In a linear model, it is assumed that the dependent and independent variables are linearly related. Though this might not be true for many systems, it is the most convenient model, and designers try to approximate other models to the linear model such that error is minimized. In a system of linear equations, if the number of variables equals the number of a equations, then a definite solution set can be obtained.

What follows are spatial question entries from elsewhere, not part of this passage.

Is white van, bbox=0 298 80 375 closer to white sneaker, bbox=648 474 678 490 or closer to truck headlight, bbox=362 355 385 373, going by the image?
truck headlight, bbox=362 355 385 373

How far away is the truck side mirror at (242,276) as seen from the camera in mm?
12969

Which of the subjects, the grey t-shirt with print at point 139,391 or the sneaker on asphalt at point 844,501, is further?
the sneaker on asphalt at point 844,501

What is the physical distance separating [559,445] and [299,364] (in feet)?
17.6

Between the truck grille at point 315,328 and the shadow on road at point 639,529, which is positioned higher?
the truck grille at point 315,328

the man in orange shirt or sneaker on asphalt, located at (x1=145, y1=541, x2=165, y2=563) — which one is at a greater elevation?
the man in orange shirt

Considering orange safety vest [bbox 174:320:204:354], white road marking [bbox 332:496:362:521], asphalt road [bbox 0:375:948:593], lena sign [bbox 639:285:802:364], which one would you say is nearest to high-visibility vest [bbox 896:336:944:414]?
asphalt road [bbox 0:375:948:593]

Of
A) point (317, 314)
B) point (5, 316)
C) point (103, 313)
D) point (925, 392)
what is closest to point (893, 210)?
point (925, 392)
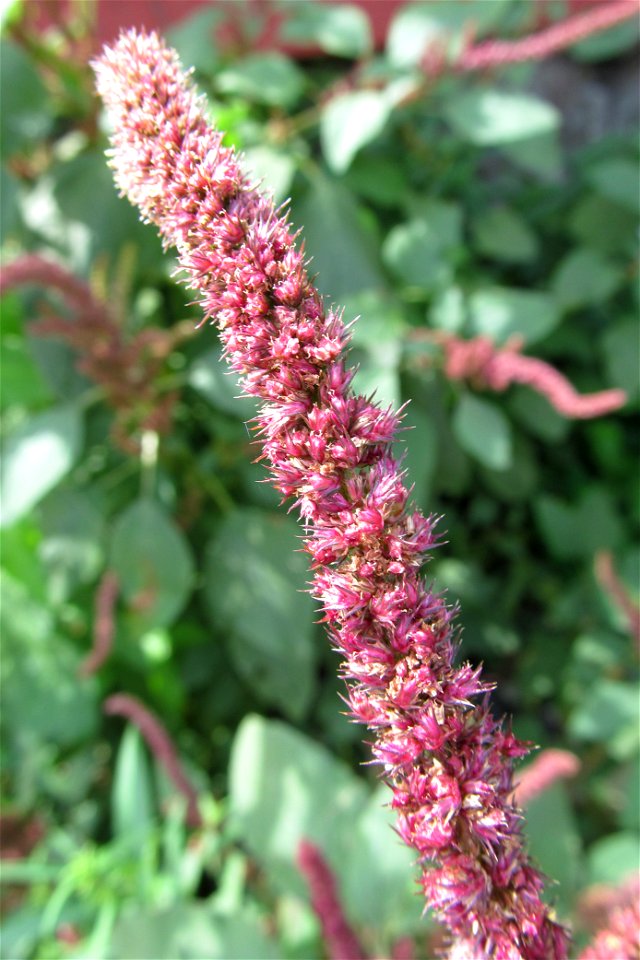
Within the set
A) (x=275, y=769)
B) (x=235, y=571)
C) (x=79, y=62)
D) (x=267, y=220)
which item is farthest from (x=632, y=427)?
(x=267, y=220)

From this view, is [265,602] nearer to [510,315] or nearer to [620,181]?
[510,315]

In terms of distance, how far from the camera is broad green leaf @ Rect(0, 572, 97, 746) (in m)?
1.34

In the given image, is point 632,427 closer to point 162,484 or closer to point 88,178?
point 162,484

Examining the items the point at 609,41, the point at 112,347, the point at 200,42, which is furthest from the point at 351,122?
the point at 609,41

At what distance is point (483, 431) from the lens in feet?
3.95

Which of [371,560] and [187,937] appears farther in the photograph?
[187,937]

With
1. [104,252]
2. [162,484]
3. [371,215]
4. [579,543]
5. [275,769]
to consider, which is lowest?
[579,543]

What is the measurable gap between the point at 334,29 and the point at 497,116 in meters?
0.33

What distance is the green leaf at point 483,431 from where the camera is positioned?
119 centimetres

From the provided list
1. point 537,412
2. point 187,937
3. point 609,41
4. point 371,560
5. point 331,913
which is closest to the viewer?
point 371,560

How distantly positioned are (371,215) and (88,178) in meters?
0.57

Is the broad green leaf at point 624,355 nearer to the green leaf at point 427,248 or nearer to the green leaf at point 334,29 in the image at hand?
the green leaf at point 427,248

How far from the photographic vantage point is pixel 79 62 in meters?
1.25

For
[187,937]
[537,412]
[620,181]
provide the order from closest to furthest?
[187,937]
[620,181]
[537,412]
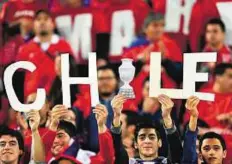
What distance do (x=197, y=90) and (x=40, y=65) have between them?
2.77 ft

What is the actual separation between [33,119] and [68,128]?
0.19 meters

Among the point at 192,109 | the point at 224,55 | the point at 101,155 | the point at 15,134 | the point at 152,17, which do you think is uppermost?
the point at 152,17

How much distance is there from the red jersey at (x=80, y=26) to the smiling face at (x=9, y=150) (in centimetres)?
56

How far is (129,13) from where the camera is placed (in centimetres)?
388

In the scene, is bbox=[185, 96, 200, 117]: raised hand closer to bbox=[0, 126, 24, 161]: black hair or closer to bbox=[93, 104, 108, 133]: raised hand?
bbox=[93, 104, 108, 133]: raised hand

2) The constraint used for traffic flow is that the number of cars entering an intersection in a given period of time must equal the number of cars leaving the intersection in the same period time. In other word, in flow rate = outflow rate. Applying this constraint to each of the six intersections in the order I1, I2, I3, I4, I5, and I6 , the following equations are obtained respectively:
1) 400 + 450 = 850 = a + f;
2) a + g = b + 350;
3) b + 300 = 450 + c;
4) 350 + 550 = 900 = e + f;
5) d + 350 = e + g;
6) d + 300 = 500 + c;
Where a, b, c, d, e and f are the number of cars between the intersections, as in figure1.
3) Solving the system of linear equations formed in question 2,
a = 850 – f;
b = 500 – f + g;
c = 350 – f + g;
d = 550 – f + g;
e = 900 – f;
4) Acceptable values are those which result is all traffic flows being ≥ 0.

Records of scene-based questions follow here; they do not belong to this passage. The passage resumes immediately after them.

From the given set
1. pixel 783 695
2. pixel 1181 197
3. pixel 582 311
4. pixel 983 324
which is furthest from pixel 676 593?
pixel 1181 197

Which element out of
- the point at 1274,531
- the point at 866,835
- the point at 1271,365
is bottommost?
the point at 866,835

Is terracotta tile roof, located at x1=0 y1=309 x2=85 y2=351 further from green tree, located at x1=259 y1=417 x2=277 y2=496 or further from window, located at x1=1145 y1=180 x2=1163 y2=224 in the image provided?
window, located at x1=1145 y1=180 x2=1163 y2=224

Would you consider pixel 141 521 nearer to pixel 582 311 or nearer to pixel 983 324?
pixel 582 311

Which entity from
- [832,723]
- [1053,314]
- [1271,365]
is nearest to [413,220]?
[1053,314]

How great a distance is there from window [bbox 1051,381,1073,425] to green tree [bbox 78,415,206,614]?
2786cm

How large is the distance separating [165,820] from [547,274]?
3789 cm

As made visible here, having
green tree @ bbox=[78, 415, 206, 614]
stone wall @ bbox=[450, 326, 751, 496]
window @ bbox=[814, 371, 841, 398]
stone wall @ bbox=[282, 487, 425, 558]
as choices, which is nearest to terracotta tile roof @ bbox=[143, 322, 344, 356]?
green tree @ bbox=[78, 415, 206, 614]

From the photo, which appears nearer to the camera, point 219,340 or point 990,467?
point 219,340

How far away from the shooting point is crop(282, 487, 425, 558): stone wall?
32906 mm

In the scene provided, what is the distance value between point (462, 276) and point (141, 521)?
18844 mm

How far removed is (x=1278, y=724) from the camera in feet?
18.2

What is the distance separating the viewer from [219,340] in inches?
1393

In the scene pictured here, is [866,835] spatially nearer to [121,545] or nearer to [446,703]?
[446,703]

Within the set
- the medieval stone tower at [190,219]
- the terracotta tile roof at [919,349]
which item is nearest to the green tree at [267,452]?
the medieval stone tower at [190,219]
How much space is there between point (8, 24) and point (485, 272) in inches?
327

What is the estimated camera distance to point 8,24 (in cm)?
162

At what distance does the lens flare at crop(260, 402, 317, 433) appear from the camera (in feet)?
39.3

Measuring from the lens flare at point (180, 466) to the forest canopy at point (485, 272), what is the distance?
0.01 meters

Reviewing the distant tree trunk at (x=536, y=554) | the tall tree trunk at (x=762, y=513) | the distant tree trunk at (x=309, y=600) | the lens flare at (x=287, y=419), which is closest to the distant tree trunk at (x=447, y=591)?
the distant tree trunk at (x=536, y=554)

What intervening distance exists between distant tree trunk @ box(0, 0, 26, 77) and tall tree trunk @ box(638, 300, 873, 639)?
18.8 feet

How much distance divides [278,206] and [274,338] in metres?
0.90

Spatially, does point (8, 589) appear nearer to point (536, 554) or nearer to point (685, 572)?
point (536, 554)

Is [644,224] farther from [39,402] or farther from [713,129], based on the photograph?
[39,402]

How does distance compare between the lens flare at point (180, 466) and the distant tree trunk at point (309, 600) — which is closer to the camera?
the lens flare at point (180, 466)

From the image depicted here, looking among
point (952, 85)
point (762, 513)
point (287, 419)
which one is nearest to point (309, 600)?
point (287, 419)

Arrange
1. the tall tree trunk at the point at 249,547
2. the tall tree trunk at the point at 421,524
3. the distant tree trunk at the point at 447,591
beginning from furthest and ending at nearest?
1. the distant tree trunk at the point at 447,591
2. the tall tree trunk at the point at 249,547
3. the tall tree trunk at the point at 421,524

a. First set of values: Let f = 300, and g = 200, then the other traffic flows are,
a = 550; b = 400; c = 250; d = 450; e = 600
Second set of values: Let f = 200, and g = 300, then the other traffic flows become,
a = 650; b = 600; c = 450; d = 650; e = 700
b. The traffic flow on Maple street is given by the variable e = 900 – f. Or, f = 900 – e ≥ 0. Therefore e must be lie between 0 and 900.
c. If g = 100, considering the worst case,
c = 350 – f + 100 = 450 – f ≥ 0. Therefore the maximum value of f can be 450. This will also suit the other cases.
d. If g = 100, then
b = 600 – f ≥ 0; c = 450 – f ≥ 0; d = 650 – f ≥ 0
Therefore b must lie between 0 and 600; c must lie between 0 and 450; and d must lie between 0 and 650. The minimum values of a and e will be when f is maximum = 450, and a = 850 – 450 = 400; and e = 900 – 450 = 450.

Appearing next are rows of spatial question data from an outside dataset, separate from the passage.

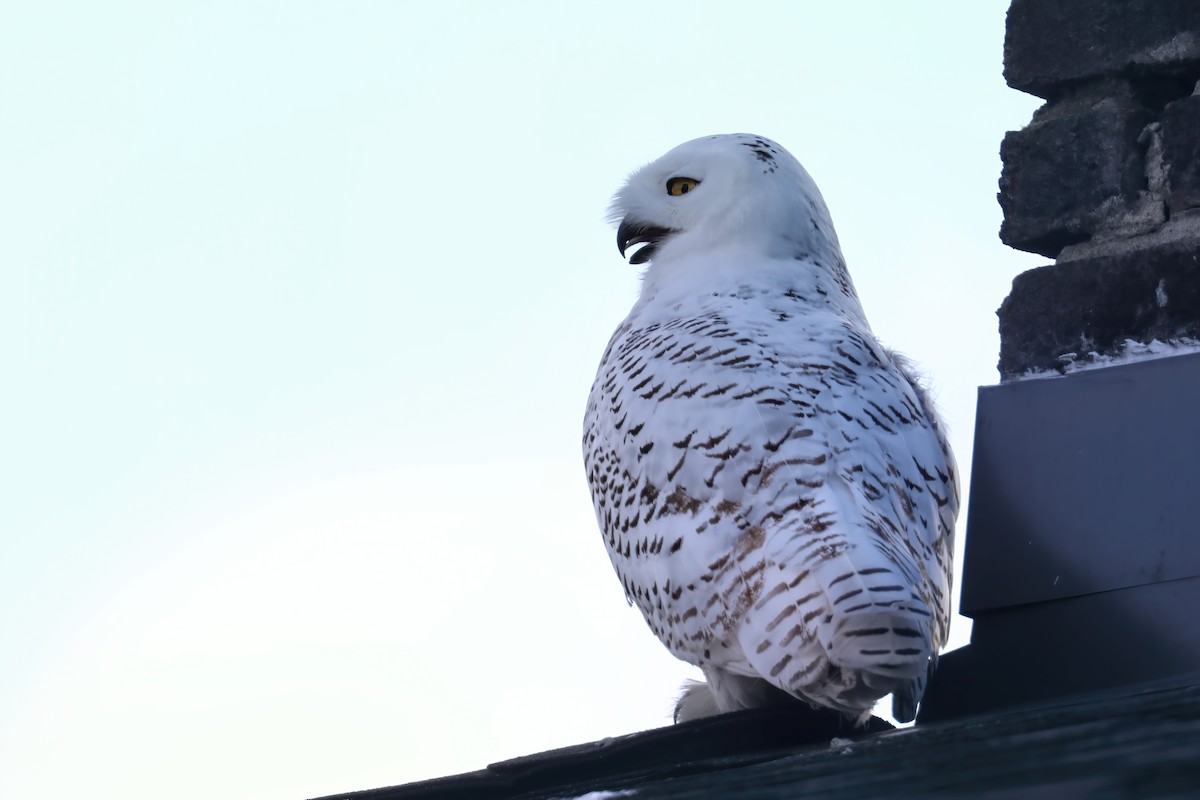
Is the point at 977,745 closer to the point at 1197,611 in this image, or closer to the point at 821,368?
the point at 1197,611

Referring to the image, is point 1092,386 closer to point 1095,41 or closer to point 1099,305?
point 1099,305

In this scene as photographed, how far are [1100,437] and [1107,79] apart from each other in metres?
0.67

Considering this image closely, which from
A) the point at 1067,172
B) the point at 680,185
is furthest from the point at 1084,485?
the point at 680,185

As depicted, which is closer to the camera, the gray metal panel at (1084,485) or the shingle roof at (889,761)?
the shingle roof at (889,761)

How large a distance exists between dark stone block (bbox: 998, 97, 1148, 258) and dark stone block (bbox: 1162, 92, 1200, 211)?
0.17ft

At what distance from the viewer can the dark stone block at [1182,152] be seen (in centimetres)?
215

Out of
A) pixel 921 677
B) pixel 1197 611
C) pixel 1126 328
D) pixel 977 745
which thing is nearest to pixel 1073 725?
pixel 977 745

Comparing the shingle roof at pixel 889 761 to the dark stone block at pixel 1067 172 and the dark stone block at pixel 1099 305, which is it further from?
the dark stone block at pixel 1067 172

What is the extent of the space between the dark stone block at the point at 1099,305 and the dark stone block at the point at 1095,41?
34 cm

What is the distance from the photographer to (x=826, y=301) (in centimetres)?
279

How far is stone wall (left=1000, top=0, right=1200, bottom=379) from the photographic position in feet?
7.03

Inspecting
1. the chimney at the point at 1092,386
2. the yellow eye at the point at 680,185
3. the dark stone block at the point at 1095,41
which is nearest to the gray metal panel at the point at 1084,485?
the chimney at the point at 1092,386

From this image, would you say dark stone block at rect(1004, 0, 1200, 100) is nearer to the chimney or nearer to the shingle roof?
the chimney

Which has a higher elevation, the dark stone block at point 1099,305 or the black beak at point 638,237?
the black beak at point 638,237
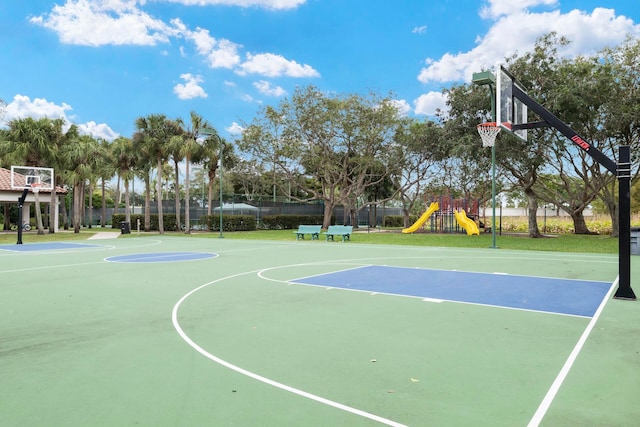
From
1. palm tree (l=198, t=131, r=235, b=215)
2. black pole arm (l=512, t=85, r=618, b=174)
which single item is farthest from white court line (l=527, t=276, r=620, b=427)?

e. If the model has five two way streets, then the number of variables representing the traffic flows will double. This means that there will be more number of independent variables. In general, the more the variables for the same number of equations, then the number of independent variable will increase. In this particular case, the number of equations is governed by the number of intersections, which is not going to change if the streets became two-way. Hence the number of independent variables will now be greater than 2. This is explained in the following example. Suppose the following equations represent the one way traffic flow in 3 intersections between four streets represented by a, b, c, and d:
– a + b – c = 50;
a – d = 0;
b – c – d = 50; then, the solution to this system will be a = d; b = c + d + 50. Therefore there are two independent variables c and d. However, even if one of the streets became two-way, then an extra variable added to the equations would then result in the following:
– a + b – c = 50;
a – d + e= 0;
b – c – d + e= 50. Now a = d – e; and b = c + d – e +50. As can be observed, there are now three independent variables: c, d, and e.
Hence if all the streets are made two-way, it can be expected that the number of independent variables will grow according to the number of added variables (in this case 6).
Going back to the comparison of this model with that of an electric circuit: two-way roads represent the presence of more than one current in a given loop. In other words, two currents in opposite directions flow through a branch. Hence the net current needs to be calculated as the algebraic sum of the two currents, in the direction of the greater current. Similarly, in a traffic model problem, the ‘net traffic flow’ between intersections will be the algebraic sum of the up flow and down flow on a given road. It is important to note that while calculating the algebraic sum, a sign convention must be followed based on direction. For instance, if flow is considered positive, then out flow is negative.